Le Monde, 21 mai 1993, par Patrick Kéchichian
François Bon se place résolument à l’intérieur de cette « culture » du travail et de l’usine ; culture que son propre parcours professionnel l’autorise amplement à connaître et à comprendre.
[…] Mais, au-delà du témoignage sur le monde de l’usine, des forges, fonderies, aciéries, ce que l’auteur cherche à faire entendre et physiquement sentir, ce sont les bruits, les paroles, le savoir qui constituent ce monde. « La revanche qu’on voulait de mots et d’une langue qui ressemble à tout ça, les bruits, le fer et l’endurcissement même, un travail de maintenant fort comme nos machines. » Ce mot de « revanche » ne doit pas tromper sur les intentions et la pensée de l’écrivain. C’est moins la dénonciation ou la révolte qu’il désigne – même si celles-ci sont présentes et animent son geste littéraire – que la volonté de construire une parole directement articulée sur son objet, d’en faire un objet de mémoire.
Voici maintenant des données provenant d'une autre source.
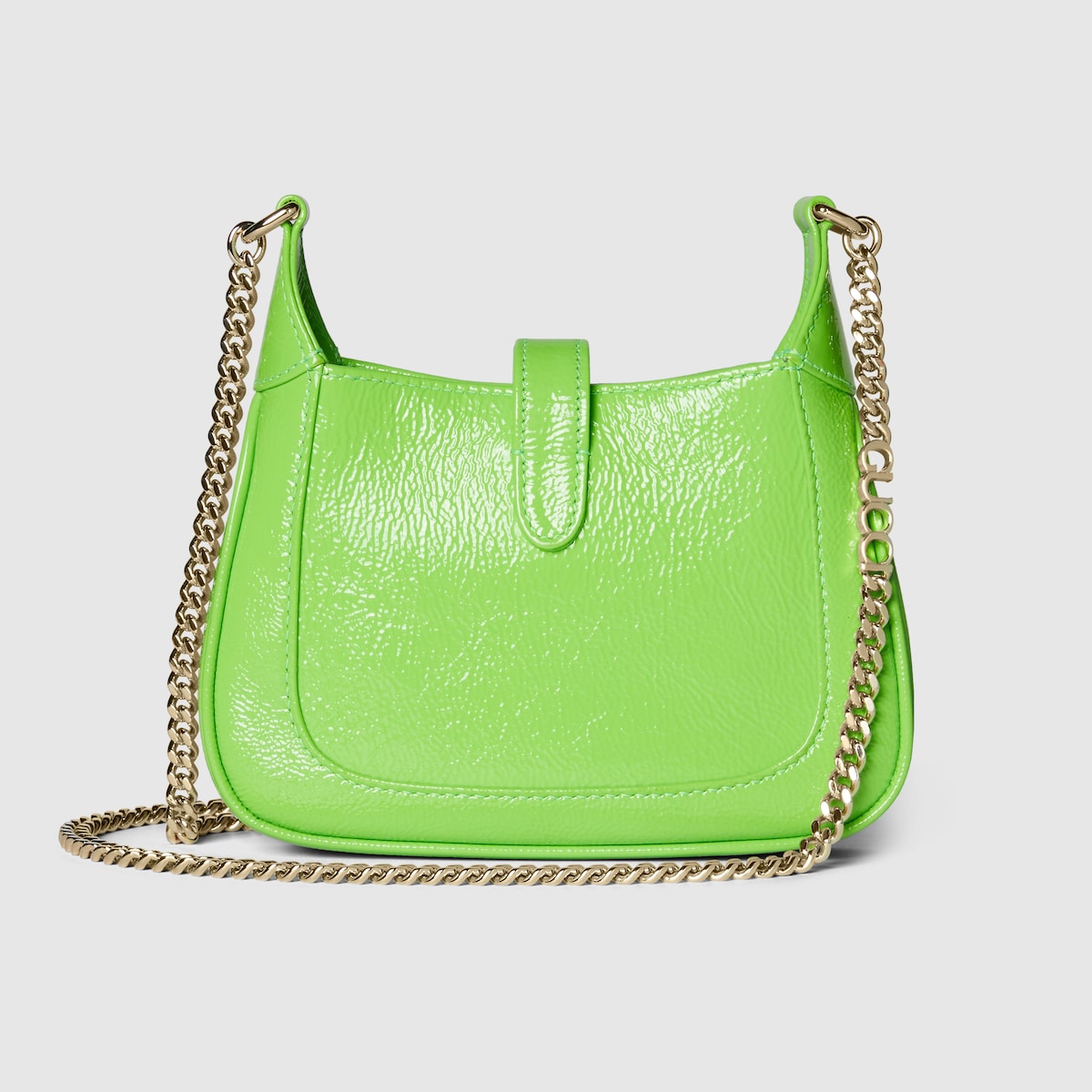 Gucci Jackie Notte Mini Bag - Image 8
[…] L’écriture est aussi une fabrique, un atelier. François Bon plie sa langue, ses mots et sa syntaxe, afin de parvenir à l’image concrète de ce lien de connivence entre l’homme et la matière. Lien douloureux, disharmonique, obligé. Lien que la culture dont nous parlions recèle mais que hors du travail de la littérature elle ne saurait exprimer. Bon, par ce travail précisément, par le souci de la langue, montre cette image, sa beauté farouche, reconstitue, au profit de l’homme, cette parole éclatée, perdue.
François Bon appartient à cette catégorie d’écrivains – et il faut citer à côté de lui, partageant cette même exigence, Pierre Michon ou Pierre Bergounioux – qui conçoit l’écriture comme moyen d’accès au réel, comme révélation et connaissance de ce noyau dur qui est au cœur de l’existence et de l’expérience humaines.